• Task inputs
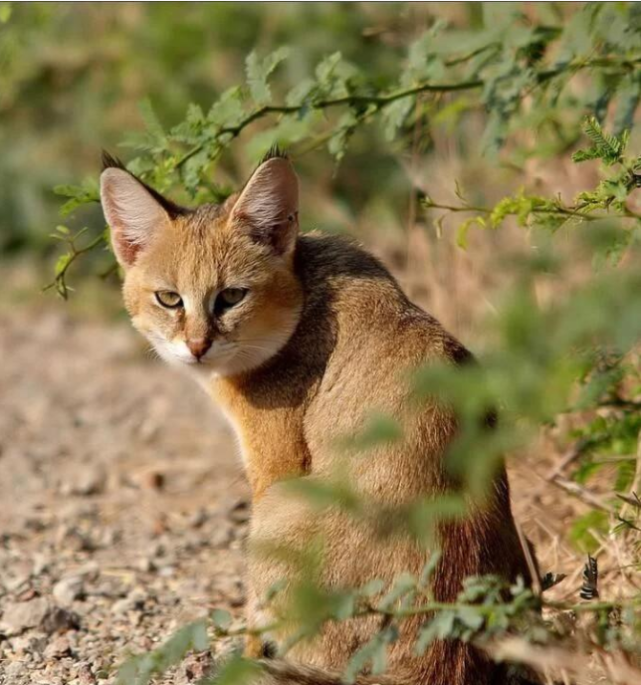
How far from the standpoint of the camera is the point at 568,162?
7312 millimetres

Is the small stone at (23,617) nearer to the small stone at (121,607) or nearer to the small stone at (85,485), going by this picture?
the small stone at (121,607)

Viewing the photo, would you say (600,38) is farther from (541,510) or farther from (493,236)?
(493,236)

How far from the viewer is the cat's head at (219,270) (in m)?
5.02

...

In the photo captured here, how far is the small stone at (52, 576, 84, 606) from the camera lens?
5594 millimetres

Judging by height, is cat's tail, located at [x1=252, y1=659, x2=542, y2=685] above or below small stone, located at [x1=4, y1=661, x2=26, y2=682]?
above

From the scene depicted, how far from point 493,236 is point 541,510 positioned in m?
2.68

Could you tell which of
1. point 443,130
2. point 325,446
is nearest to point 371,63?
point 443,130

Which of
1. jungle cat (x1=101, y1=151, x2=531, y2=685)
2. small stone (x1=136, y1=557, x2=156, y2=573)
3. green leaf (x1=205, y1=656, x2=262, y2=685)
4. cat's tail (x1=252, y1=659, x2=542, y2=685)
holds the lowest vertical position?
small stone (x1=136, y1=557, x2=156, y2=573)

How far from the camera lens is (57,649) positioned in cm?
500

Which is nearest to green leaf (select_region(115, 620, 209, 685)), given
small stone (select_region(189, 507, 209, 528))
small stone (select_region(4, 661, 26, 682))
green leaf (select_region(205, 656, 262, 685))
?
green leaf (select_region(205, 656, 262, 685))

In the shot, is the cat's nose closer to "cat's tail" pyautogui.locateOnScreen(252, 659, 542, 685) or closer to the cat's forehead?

* * *

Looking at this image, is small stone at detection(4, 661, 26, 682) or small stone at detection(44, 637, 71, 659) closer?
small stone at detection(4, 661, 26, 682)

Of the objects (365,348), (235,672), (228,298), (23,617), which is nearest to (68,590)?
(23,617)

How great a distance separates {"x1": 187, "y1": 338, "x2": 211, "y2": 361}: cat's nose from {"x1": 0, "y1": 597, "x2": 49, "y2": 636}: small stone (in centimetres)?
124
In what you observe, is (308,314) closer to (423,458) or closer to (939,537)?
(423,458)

• Instructions for the task
Pick out each row above that contains the word "positioned" and copy those rows in full.

• Answer in full
From the scene depicted, how far from point 493,236 is point 541,510 positioned in m?
How far from the camera lens is (57,649) positioned in cm?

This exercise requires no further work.